-- BEGIN DATA EXCERPTS --
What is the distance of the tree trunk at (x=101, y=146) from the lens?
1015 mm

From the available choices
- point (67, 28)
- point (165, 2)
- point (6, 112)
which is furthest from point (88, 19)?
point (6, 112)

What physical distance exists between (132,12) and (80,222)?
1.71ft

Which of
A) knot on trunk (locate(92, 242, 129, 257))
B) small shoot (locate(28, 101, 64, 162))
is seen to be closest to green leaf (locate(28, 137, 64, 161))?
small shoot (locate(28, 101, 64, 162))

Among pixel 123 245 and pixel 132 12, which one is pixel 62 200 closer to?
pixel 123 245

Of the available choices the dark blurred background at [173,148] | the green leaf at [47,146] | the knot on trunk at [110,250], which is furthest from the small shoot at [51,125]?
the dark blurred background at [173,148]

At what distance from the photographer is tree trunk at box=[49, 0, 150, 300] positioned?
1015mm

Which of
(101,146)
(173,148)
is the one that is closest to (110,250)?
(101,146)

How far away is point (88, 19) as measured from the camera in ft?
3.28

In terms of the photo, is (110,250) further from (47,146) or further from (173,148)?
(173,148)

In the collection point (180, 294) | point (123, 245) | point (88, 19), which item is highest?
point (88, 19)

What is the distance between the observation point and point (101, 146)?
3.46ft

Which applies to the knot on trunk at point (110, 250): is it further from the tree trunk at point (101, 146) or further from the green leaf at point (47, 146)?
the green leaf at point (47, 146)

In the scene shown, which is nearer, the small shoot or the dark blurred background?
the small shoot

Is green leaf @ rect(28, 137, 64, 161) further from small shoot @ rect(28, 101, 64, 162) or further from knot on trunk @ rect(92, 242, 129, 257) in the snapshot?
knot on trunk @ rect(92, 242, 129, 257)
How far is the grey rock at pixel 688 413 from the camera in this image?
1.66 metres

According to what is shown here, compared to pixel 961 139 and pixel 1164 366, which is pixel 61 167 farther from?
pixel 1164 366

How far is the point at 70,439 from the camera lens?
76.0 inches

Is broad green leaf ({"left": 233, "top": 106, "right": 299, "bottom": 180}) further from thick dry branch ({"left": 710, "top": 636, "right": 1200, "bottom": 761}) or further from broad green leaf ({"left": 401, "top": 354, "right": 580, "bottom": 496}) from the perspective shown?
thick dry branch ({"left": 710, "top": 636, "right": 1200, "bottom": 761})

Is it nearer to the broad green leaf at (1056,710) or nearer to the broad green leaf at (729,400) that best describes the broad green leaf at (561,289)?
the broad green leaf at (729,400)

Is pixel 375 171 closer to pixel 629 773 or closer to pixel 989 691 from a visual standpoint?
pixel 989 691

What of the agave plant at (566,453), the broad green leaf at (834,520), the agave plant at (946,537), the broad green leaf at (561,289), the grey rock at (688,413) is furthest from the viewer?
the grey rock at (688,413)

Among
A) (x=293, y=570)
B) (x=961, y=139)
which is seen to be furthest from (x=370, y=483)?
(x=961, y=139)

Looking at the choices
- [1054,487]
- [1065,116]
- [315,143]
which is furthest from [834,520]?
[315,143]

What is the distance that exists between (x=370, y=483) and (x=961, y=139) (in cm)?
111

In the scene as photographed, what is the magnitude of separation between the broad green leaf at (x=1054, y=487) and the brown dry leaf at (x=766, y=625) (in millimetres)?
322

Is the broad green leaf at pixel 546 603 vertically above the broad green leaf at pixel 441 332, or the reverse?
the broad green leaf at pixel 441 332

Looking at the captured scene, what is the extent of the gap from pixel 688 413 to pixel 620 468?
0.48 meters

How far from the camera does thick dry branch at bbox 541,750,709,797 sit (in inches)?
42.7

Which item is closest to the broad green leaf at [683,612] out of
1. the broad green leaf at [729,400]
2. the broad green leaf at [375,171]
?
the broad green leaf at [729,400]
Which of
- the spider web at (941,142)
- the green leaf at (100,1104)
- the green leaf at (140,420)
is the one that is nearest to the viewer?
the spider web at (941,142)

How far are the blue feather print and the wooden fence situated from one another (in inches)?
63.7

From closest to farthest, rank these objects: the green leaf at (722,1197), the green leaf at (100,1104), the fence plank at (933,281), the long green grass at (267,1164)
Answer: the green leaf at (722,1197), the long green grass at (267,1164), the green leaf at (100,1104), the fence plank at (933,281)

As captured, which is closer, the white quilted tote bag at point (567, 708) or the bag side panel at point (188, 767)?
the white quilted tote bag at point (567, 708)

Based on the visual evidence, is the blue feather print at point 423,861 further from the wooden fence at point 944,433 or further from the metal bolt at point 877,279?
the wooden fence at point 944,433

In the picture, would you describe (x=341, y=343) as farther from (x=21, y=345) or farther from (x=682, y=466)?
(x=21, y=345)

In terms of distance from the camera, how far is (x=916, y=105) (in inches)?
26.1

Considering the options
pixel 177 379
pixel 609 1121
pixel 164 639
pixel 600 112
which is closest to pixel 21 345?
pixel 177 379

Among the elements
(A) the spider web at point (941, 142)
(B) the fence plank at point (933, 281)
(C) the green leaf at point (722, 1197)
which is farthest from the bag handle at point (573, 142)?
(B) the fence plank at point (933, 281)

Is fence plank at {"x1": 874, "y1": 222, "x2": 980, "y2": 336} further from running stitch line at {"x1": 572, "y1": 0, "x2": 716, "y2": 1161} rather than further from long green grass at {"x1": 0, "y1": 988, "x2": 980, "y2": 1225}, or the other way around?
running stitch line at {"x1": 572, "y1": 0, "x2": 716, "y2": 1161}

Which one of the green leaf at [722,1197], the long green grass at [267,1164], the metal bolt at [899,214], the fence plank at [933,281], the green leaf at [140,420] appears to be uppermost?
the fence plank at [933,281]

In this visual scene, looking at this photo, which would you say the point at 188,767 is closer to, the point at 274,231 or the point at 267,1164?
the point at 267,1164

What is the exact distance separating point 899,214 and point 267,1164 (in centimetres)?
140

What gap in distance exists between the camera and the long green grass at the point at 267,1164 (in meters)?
-- END DATA EXCERPTS --
DO THIS. Reproduce every record above exactly as it appears.

THE ANSWER.
What is the distance of the tree trunk at (x=101, y=146) from the lens?
1015 mm

From the available choices
- point (67, 28)
- point (165, 2)
- point (6, 112)
which is furthest from point (88, 19)?
point (6, 112)

What physical distance exists between (132,12) and (80,222)?
1.71ft

Which of
A) knot on trunk (locate(92, 242, 129, 257))
B) small shoot (locate(28, 101, 64, 162))
is seen to be closest to green leaf (locate(28, 137, 64, 161))?
small shoot (locate(28, 101, 64, 162))

Among pixel 123 245 and pixel 132 12, which one is pixel 62 200 closer to?
pixel 123 245

Of the available choices the dark blurred background at [173,148] | the green leaf at [47,146] | the knot on trunk at [110,250], which is furthest from the small shoot at [51,125]?
the dark blurred background at [173,148]

At what distance from the photographer is tree trunk at box=[49, 0, 150, 300] positioned?
1015mm

Which of
(101,146)
(173,148)
is the one that is closest to (110,250)?
(101,146)

How far away is point (88, 19) as measured from the camera in ft?
3.28

In terms of the photo, is (110,250) further from (47,146) or further from (173,148)?
(173,148)

In the collection point (180, 294) | point (123, 245) | point (88, 19), which item is highest?
point (88, 19)

What is the distance between the observation point and point (101, 146)?
3.46ft

Which applies to the knot on trunk at point (110, 250): is it further from the tree trunk at point (101, 146) or further from the green leaf at point (47, 146)?
the green leaf at point (47, 146)

In the scene shown, which is nearer, the small shoot or the dark blurred background?
the small shoot

Is green leaf @ rect(28, 137, 64, 161) further from small shoot @ rect(28, 101, 64, 162) or further from knot on trunk @ rect(92, 242, 129, 257) in the snapshot?
knot on trunk @ rect(92, 242, 129, 257)
How far is the grey rock at pixel 688 413 from the camera in this image?
1.66 metres

According to what is shown here, compared to pixel 961 139 and pixel 1164 366, which is pixel 61 167 farther from?
pixel 1164 366

How far is the point at 70,439 from the camera lens?
76.0 inches

Is broad green leaf ({"left": 233, "top": 106, "right": 299, "bottom": 180}) further from thick dry branch ({"left": 710, "top": 636, "right": 1200, "bottom": 761}) or further from broad green leaf ({"left": 401, "top": 354, "right": 580, "bottom": 496}) from the perspective shown?
thick dry branch ({"left": 710, "top": 636, "right": 1200, "bottom": 761})

Is it nearer to the broad green leaf at (1056,710) or nearer to the broad green leaf at (729,400) that best describes the broad green leaf at (561,289)?
the broad green leaf at (729,400)

Is pixel 375 171 closer to pixel 629 773 or closer to pixel 989 691 from a visual standpoint?
pixel 989 691

What of the agave plant at (566,453), the broad green leaf at (834,520), the agave plant at (946,537), the broad green leaf at (561,289), the grey rock at (688,413) is furthest from the viewer?
the grey rock at (688,413)

Among
A) (x=293, y=570)
B) (x=961, y=139)
which is seen to be furthest from (x=370, y=483)?
(x=961, y=139)

Looking at the choices
- [1054,487]
- [1065,116]
- [315,143]
which is furthest from [834,520]?
[315,143]

What is the distance that exists between (x=370, y=483) and (x=961, y=139) (in cm)?
111

In the scene as photographed, what is the magnitude of separation between the broad green leaf at (x=1054, y=487) and the brown dry leaf at (x=766, y=625) (in millimetres)?
322

Is the broad green leaf at pixel 546 603 vertically above the broad green leaf at pixel 441 332, or the reverse?
the broad green leaf at pixel 441 332

Looking at the captured scene, what is the extent of the gap from pixel 688 413 to pixel 620 468?
0.48 meters

How far from the camera does thick dry branch at bbox 541,750,709,797 sit (in inches)?
42.7

Which item is closest to the broad green leaf at [683,612] out of
1. the broad green leaf at [729,400]
2. the broad green leaf at [375,171]
?
the broad green leaf at [729,400]
Which of
- the spider web at (941,142)
- the green leaf at (100,1104)
- the green leaf at (140,420)
is the one that is nearest to the viewer?
the spider web at (941,142)

How far are the blue feather print and the wooden fence situated from one another (in inches)?
63.7

From closest to farthest, rank these objects: the green leaf at (722,1197), the green leaf at (100,1104), the fence plank at (933,281), the long green grass at (267,1164)
Answer: the green leaf at (722,1197), the long green grass at (267,1164), the green leaf at (100,1104), the fence plank at (933,281)

As captured, which is closer, the white quilted tote bag at point (567, 708) or the bag side panel at point (188, 767)?
the white quilted tote bag at point (567, 708)

Based on the visual evidence, is the blue feather print at point 423,861 further from the wooden fence at point 944,433 or further from the metal bolt at point 877,279?
the wooden fence at point 944,433

In the picture, would you describe (x=341, y=343) as farther from (x=21, y=345) or farther from (x=682, y=466)?
(x=21, y=345)

In terms of distance from the camera, how far is (x=916, y=105) (in inches)?
26.1

Considering the options
pixel 177 379
pixel 609 1121
pixel 164 639
pixel 600 112
which is closest to pixel 21 345?
pixel 177 379

Among the elements
(A) the spider web at point (941, 142)
(B) the fence plank at point (933, 281)
(C) the green leaf at point (722, 1197)
which is farthest from the bag handle at point (573, 142)?
(B) the fence plank at point (933, 281)

Is fence plank at {"x1": 874, "y1": 222, "x2": 980, "y2": 336} further from running stitch line at {"x1": 572, "y1": 0, "x2": 716, "y2": 1161} rather than further from long green grass at {"x1": 0, "y1": 988, "x2": 980, "y2": 1225}, or the other way around?
running stitch line at {"x1": 572, "y1": 0, "x2": 716, "y2": 1161}

Which one of the green leaf at [722,1197], the long green grass at [267,1164], the metal bolt at [899,214], the fence plank at [933,281], the green leaf at [140,420] appears to be uppermost?
the fence plank at [933,281]

In this visual scene, looking at this photo, which would you say the point at 188,767 is closer to, the point at 274,231 or the point at 267,1164?
the point at 267,1164

What is the exact distance separating point 899,214 and point 267,1164 (in centimetres)?
140

What gap in distance exists between the camera and the long green grass at the point at 267,1164 (in meters)?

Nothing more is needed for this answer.